With many of newly arrived refugees, Edafe sees his own journey reflected back at him.
In 2020, Edafe was among the first cohort of David Prize recipients for his work with RDJ Refugee Shelter and his vision to make New York City a more welcoming place for queer migrants and asylum seekers. The award gave him some much-needed breathing space, time, and funding to chart out the next phase of his career. It also helped him understand the value of sharing his story, as well as the stories of those like him. He learned that many people are moved to help when they hear about the unique struggles that LGBTQ refugees face. They just need opportunities and resources to make it happen.

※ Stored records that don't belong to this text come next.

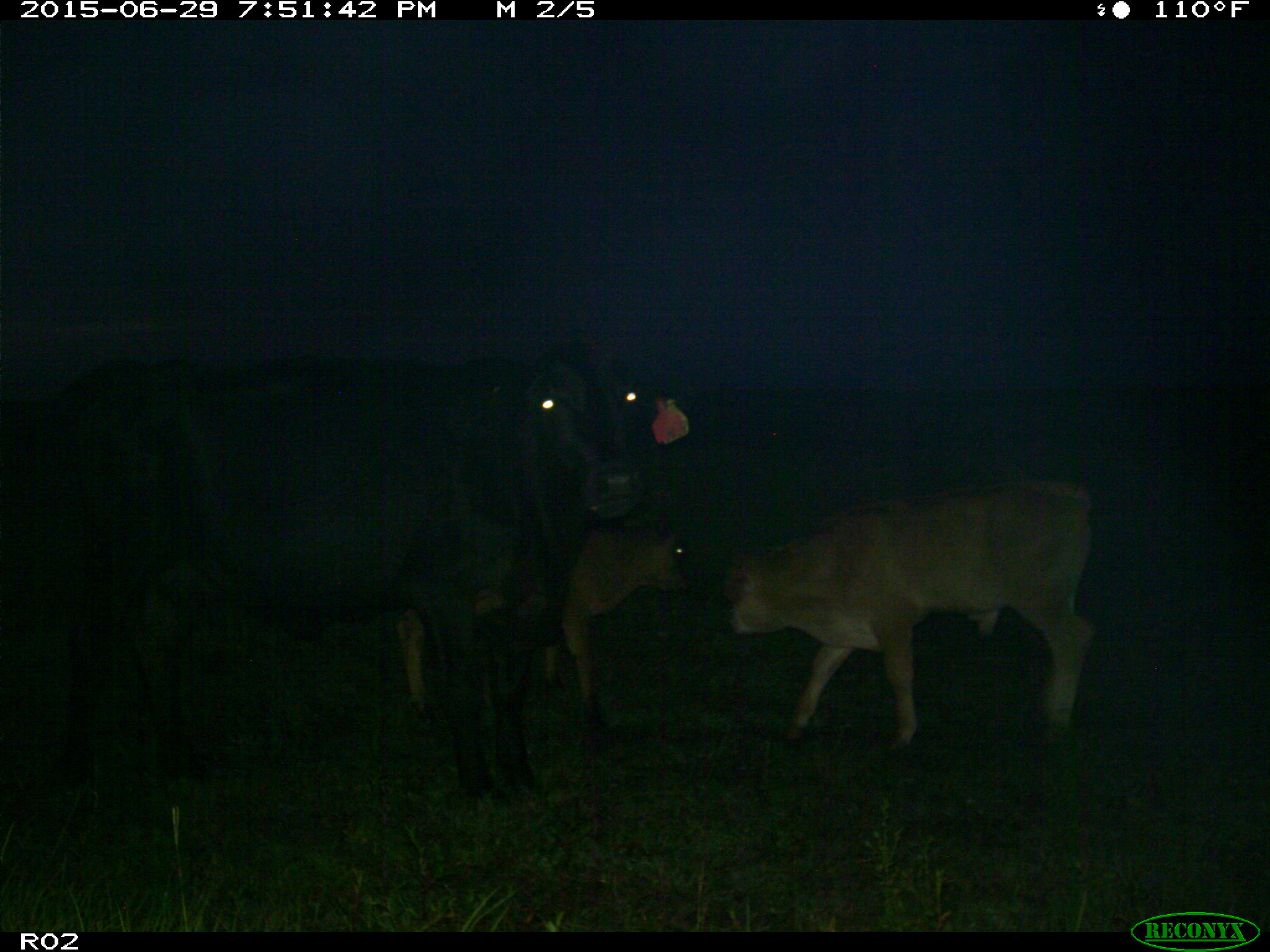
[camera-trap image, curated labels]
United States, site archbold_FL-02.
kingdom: Animalia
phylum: Chordata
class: Mammalia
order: Artiodactyla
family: Bovidae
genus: Bos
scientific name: Bos taurus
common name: domestic cow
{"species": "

“The David Prize gave me that room to be myself, to explore what I want to do with my work with no strings attached,” he says of the experience. “That is really helpful, especially for someone who does not feel like they deserve things sometimes.”
Edafe found other ways to share his story and channel his creativity. In 2022, Simon and Schuster published his memoir Asylum, which recounts his journey and insights as a gay refugee. He also wrote a one-man play about his experience, called “Do Not Tell Them I am a Prince,” which toured New York State in support of legislation to end ICE detention.

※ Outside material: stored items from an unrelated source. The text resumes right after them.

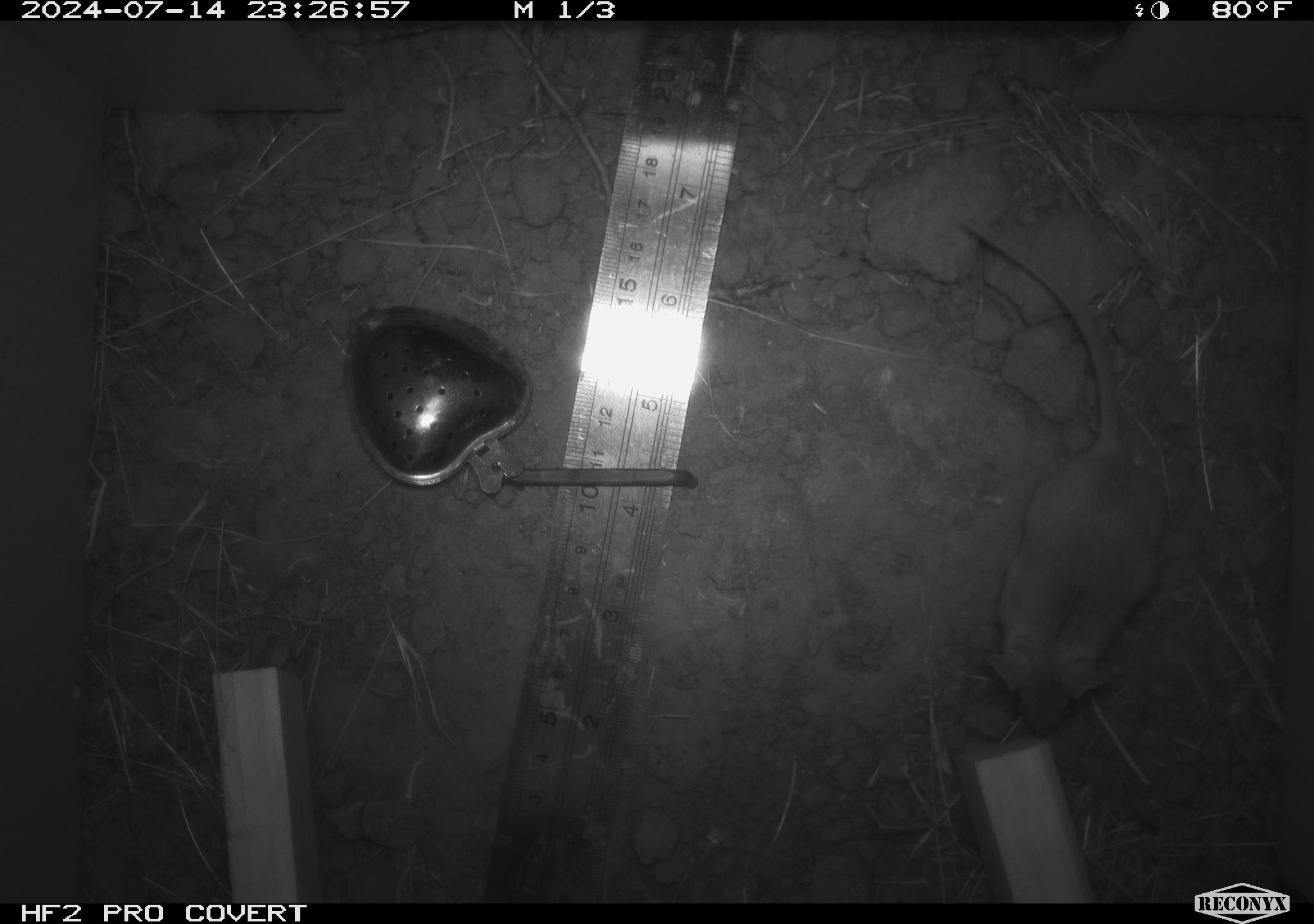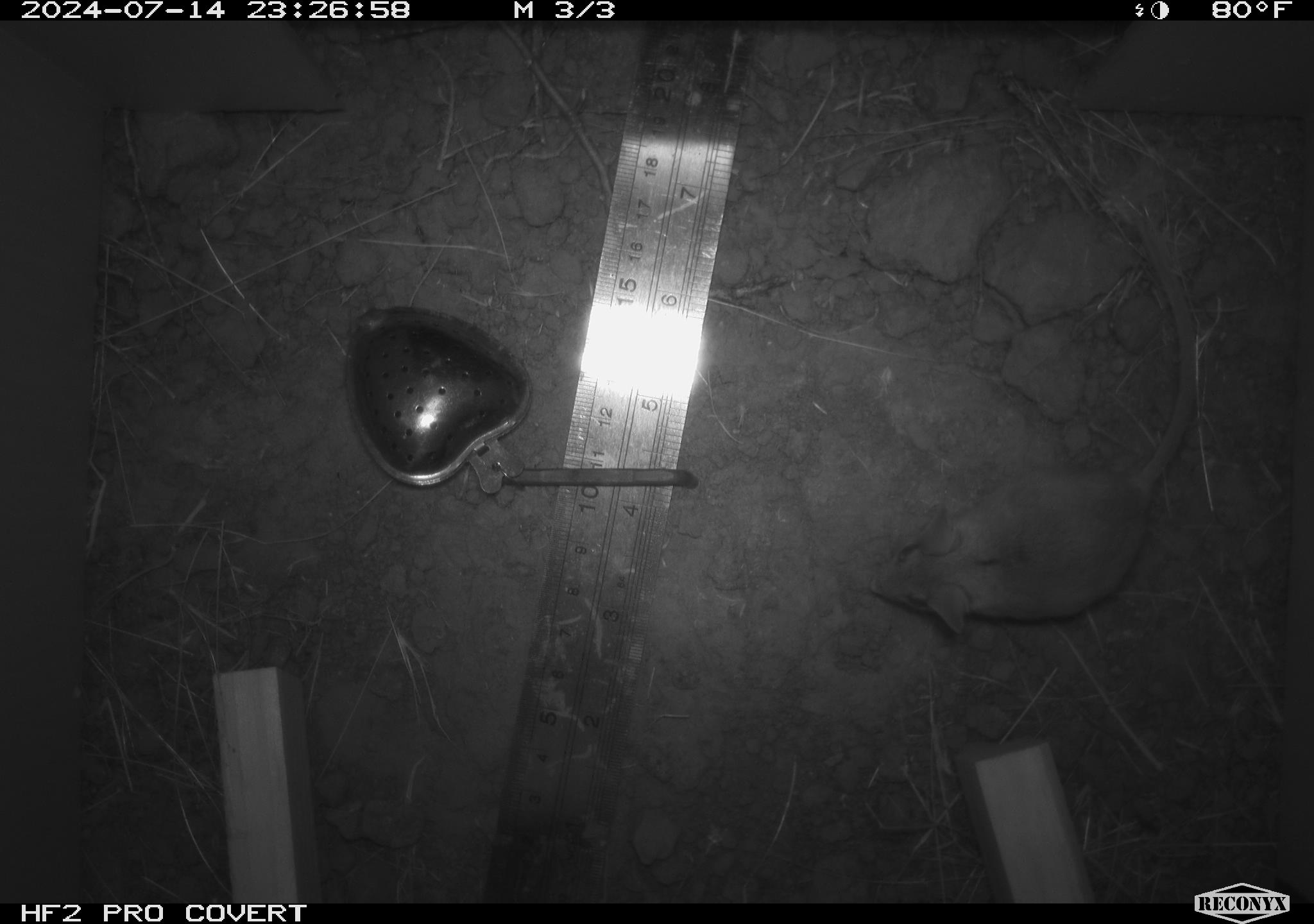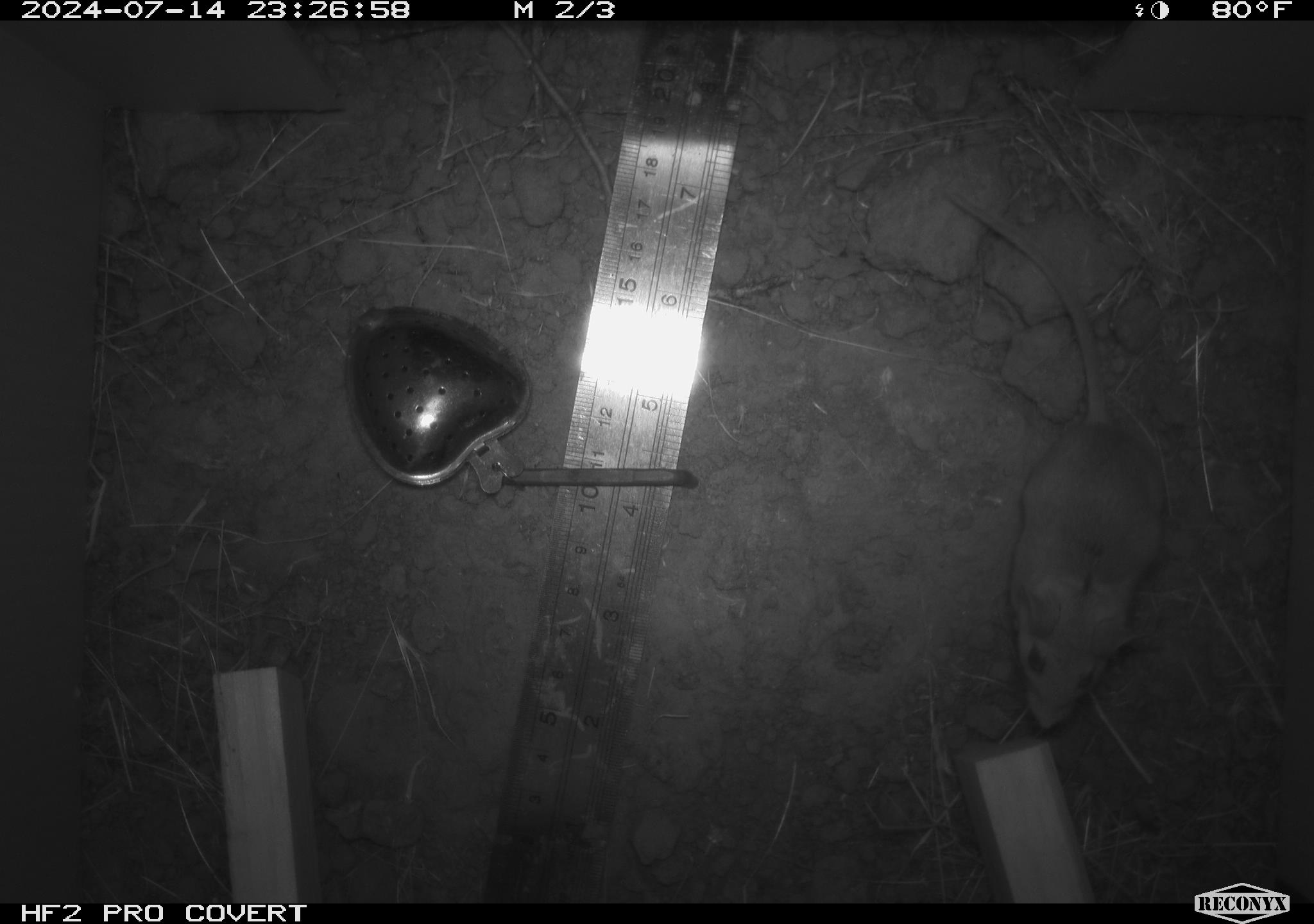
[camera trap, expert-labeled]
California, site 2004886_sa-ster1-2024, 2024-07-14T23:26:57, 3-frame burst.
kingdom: Animalia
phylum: Chordata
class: Mammalia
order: Rodentia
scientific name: Rodentia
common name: mouse species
Mouse species (Rodentia).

“I think we all have the same story, but just different patterns. People are resilient.”


Two years after winning the Prize, Edafe founded a new organization called Refuge America, which he still runs. The work of the organization centers on advocacy and practical support for LGBTQ asylum seekers and refugees. Through his work at RDJ Refugee Shelter and his own experience on arriving in the U.S., Edafe saw firsthand the ways in which established support systems for refugees often fail to consider the unique circumstances of those in the queer community. One of his main initiatives at Refuge America is training resettlement agencies, such as the International Rescue Committee, to better serve LGBTQ individuals under their care.

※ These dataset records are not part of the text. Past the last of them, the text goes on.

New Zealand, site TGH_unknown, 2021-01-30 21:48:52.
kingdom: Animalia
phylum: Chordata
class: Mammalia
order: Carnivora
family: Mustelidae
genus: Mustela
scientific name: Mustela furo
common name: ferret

Through Refuge America, Edafe is recruiting and training volunteers to sponsor LGBTQ refugees, the first of whom have already arrived. In the spring of 2024, he traveled to Chicago to meet a new arrival from Uganda, along with the group of sponsors he had arranged for them through his organization. At O’Hare airport, he watched with pride as everyone got to know one another. “The group quickly realized that they are not there to lead the person,” he recalled of the arrival. “They are there to support the person in their journey.”
The LGBTQ refugees he meets have experienced a great deal of suffering and trauma, to be sure, but they are determined to build a better future for themselves. With many of these newly arrived refugees, Edafe sees his own journey reflected back at him. “I think we all have the same story, but just different patterns. People are resilient. They’re like: ‘I'm going to make it, I’m going to make it’.”
“Yeah you are going to make it,” he responds to them. “Your time will come.”
As for Edafe, the time has come to draw on his experience as an advocate in an entirely new endeavor: seeking political office. In 2024, he announced his bid for New York City Council in Upper Manhattan’s District 7, running on issues of affordable housing, access to healthcare, and public safety. In his adopted home, Edafe is continuing to find new ways to inspire, organize, and make lasting change.